JOHANNESBURG (Reuters) - South African prosecutor Gerrie Nel, who laid out the murder case against Paralympian Oscar Pistorius, has resigned to join a civic group that plans to bring private prosecutions in criminal cases that the state opts not to pursue.
Nel, nicknamed “The Bulldog”, eventually secured a six-year jail term for the 2013 murder of the athlete’s girlfriend Reeva Steenkamp, after an earlier manslaughter verdict was upgraded on appeal. The case remains open after he challenged the new sentence on the grounds it was still too lenient.
National Prosecuting Authority (NPA) spokesman Luvuyo Mfaku, confirming Nel’s resignation, said the file could now be assigned to another lead prosecutor.
At the trial, Nel painstakingly crafted a picture of Pistorius as a cold-blooded killer. The athlete known as the Blade Runner argued he shot dead Steenkamp by accident, firing through a bathroom door after mistaking her for an intruder in his house.

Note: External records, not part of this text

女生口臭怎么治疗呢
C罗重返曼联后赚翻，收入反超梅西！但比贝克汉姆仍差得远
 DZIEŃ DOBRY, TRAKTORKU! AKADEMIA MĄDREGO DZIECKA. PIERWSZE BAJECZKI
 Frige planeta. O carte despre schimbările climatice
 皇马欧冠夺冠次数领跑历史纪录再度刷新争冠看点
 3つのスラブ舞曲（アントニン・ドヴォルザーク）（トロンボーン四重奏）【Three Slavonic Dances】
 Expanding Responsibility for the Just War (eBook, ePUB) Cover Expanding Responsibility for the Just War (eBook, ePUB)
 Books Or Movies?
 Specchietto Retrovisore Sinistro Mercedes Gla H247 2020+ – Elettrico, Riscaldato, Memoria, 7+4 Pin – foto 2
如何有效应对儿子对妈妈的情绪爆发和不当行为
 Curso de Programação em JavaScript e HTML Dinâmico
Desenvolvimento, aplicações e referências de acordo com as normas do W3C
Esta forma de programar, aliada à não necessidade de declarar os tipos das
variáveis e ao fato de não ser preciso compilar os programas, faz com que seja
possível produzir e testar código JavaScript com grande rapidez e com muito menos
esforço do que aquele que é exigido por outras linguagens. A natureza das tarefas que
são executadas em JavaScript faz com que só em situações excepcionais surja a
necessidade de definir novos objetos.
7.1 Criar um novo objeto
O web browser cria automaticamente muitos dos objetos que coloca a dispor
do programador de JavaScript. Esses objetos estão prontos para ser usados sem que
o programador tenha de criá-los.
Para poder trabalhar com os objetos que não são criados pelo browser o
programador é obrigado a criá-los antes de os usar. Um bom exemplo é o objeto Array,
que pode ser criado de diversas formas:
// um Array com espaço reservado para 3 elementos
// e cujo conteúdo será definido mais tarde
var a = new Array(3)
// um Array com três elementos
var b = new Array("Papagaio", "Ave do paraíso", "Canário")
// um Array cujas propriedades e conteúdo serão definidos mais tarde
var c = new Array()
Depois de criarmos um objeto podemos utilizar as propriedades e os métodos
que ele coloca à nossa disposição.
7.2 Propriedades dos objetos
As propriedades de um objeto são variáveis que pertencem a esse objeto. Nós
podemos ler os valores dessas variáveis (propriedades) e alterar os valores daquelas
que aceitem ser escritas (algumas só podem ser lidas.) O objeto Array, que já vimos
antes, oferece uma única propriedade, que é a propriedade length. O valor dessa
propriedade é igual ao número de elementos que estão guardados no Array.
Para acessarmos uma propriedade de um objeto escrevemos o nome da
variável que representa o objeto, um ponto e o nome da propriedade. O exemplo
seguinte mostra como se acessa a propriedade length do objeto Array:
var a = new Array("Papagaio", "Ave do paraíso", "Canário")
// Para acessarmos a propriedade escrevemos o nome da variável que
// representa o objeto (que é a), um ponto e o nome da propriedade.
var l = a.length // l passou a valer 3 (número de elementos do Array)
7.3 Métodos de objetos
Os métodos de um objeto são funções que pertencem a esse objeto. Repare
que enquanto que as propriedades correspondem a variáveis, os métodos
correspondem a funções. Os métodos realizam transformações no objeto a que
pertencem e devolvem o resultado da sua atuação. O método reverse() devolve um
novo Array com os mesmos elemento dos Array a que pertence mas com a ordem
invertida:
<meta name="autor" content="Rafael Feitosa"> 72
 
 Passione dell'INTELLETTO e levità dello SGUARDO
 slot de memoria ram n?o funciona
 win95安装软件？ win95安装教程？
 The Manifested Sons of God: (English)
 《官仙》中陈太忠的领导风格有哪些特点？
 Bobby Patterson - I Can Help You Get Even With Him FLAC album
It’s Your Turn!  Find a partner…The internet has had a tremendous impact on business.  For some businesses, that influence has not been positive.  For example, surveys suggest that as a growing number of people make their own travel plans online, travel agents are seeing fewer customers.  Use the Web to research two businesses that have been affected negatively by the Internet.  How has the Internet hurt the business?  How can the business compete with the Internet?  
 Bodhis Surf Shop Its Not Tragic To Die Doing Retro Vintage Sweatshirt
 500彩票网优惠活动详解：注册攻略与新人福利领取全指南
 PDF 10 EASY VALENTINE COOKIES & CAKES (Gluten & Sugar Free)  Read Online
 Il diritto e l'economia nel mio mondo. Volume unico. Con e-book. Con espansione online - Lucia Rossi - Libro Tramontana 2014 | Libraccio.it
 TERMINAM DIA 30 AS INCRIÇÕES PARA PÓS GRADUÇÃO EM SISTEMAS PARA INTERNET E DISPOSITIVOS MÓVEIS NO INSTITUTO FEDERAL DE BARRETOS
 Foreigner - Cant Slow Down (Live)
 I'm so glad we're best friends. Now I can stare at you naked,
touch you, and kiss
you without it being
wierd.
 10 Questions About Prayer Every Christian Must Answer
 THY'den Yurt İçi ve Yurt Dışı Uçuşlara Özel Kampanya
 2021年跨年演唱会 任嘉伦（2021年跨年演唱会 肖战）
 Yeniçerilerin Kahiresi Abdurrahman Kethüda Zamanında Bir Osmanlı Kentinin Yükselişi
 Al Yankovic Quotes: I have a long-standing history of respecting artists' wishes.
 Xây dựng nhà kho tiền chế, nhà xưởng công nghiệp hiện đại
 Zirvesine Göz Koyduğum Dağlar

Nel is joining the AfriForum group, whose chief executive Kallie Kriel said it aims to bring private prosecutions of cases in the public interest. He said public figures could be called to account in cases that are dropped by state prosecutors.
“We will take over where the state fails in their duty,” Kriel told Reuters. “We believe nobody in the country is above the law, including the president.”
Asked if he planned to take on cases involving President Jacob Zuma, Nel told a news conference: “We will not identify any subject of an investigation at this stage.”
Zuma’s popularity has been jolted by a series of scandals, which last year contributed to the ruling party’s worst electoral performance since the end of white minority rule in 1994.
Nel, in a 36-year career at the NPA, was known for taking on the powerful and politically connected. His biggest scalp was former police chief and Interpol head Jackie Selebi, who was convicted of corruption in 2010.
Some on social media said Nel’s move to the private sphere was a mistake. Lawson Naidoo, the Executive Secretary of the Council for the Advancement of the South African Constitution, tweeted that he “runs the risk of destroying his legacy of a proud career in public service.”
Responding to the criticism, Nel said: “I understand all the perceptions. I won’t sell my integrity. I’m just excited to be part of something new.”